Monday, April 7, 2014

UC San Diego has developed ALD process for superconducting tunnel junctions.

According to a report: Researchers from UC San Diego have developed a new process for fabricating high quality tunnel barriers in NIS and SIS tunnel junctions. Specifically, the inventors have demonstrated a large area superconducting tunnel junction using atomic layer deposition (ALD) to form a high quality insulating tunnel barrier.
 

Applications

• Epitaxial deposition using ALD eliminates defects that previously prevented commercial viability of this technology.
• Application of ALD to create tunnel junction barriers allows the barrier thickness to be precisely tuned down to 0.02nm, allowing for further improvements in device properties.
• High quality tunnel barriers can be deposited on materials that do not natively oxidize.
• Tunnel junction cryogenic refrigerators, cryogenic thermometers, superconducting quantum computer bits (qubits).
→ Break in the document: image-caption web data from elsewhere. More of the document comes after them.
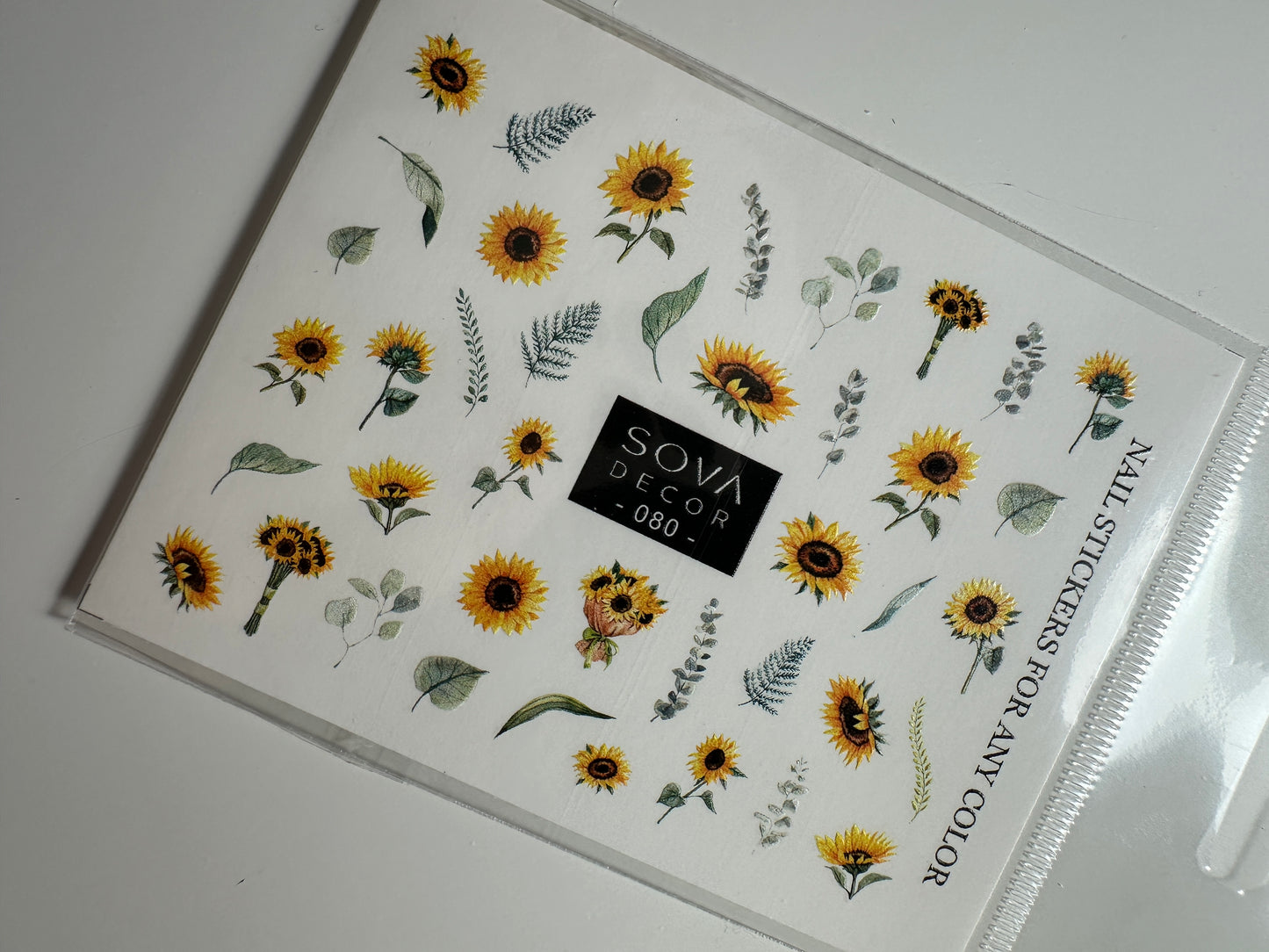 SOVADECOR Sticker 080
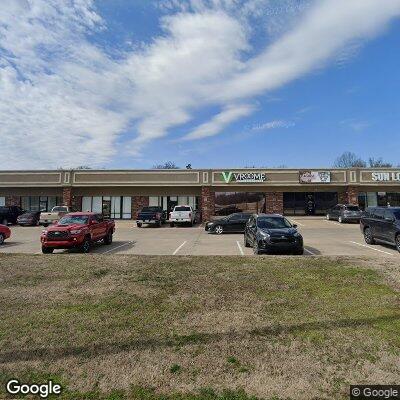 Thumbnail image of the front of a dentist office practice with the name Vroome Orthodontics which is located in Muskogee, OK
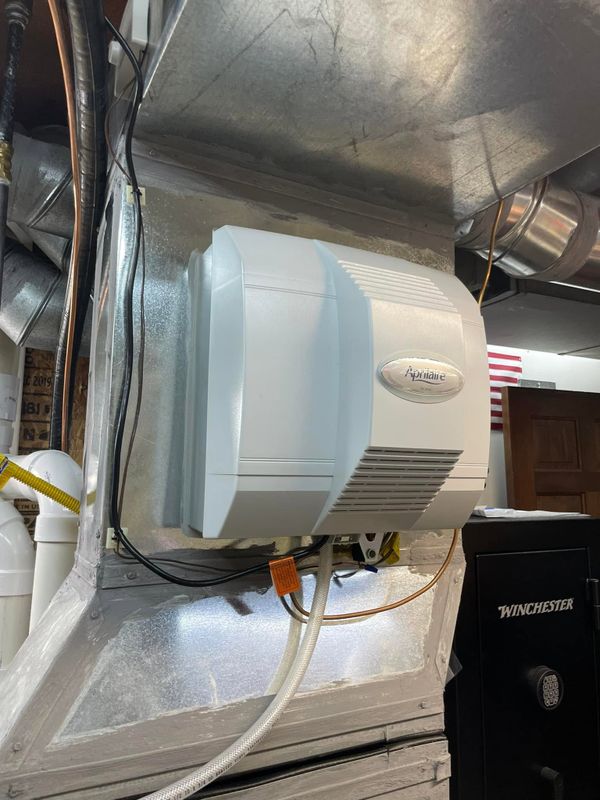 HVAC Maintenance Services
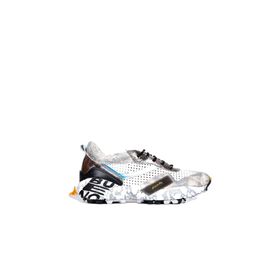 Bueno Shoes 01wq10602 Gri Deri Kadın Spor Ayakkabı
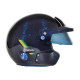 Open face helmets Helmet BELL MAG-10 ULTRA, CARBON AYRTON SENNA (HANS) | races-shop.com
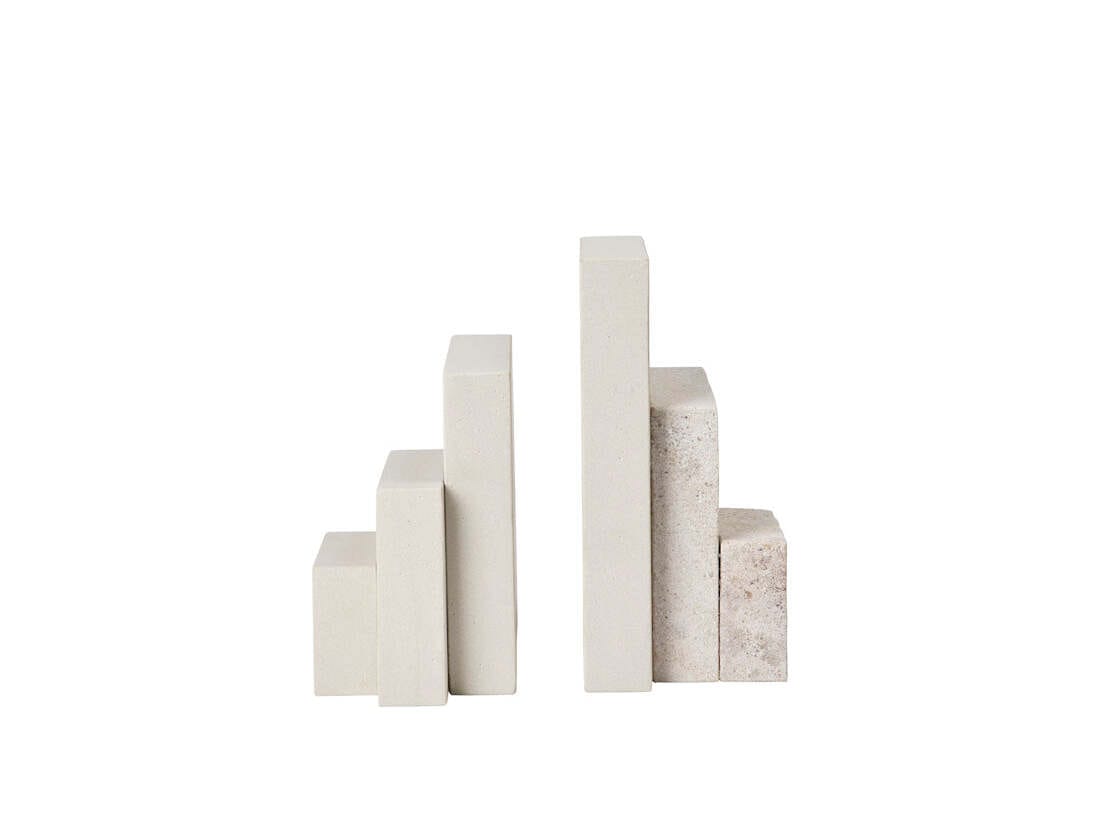 Подставки для книг из натурального камня Kristina Dam Studio BOOKEND SCULPTURE ARCH-00114143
Read more about it in this paper:

Atomic Layer Deposition of Tunnel Barriers for Superconducting Tunnel Junctions
Stephanie M. Moyerman, Guangyuan Feng, Lisa Krayer, Nathan Stebor, Brian G. Keating
Journal of Low Temperature Phyiscs, March 2014

We demonstrate a technique for creating high quality, large area tunnel junction barriers for normal–insulating–superconducting or superconducting–insulating–superconducting tunnel junctions. We use atomic layer deposition and an aluminum wetting layer to form a nanometer scale insulating barrier on gold films. Electronic transport measurements confirm that single-particle electron tunneling is the dominant transport mechanism, and the measured current–voltage curves demonstrate the viability of using these devices as self-calibrated, low temperature thermometers with a wide range of tunable parameters. This work represents a promising first step for superconducting technologies with deposited tunnel junction barriers. The potential for fabricating high performance junction refrigerators is also highlighted.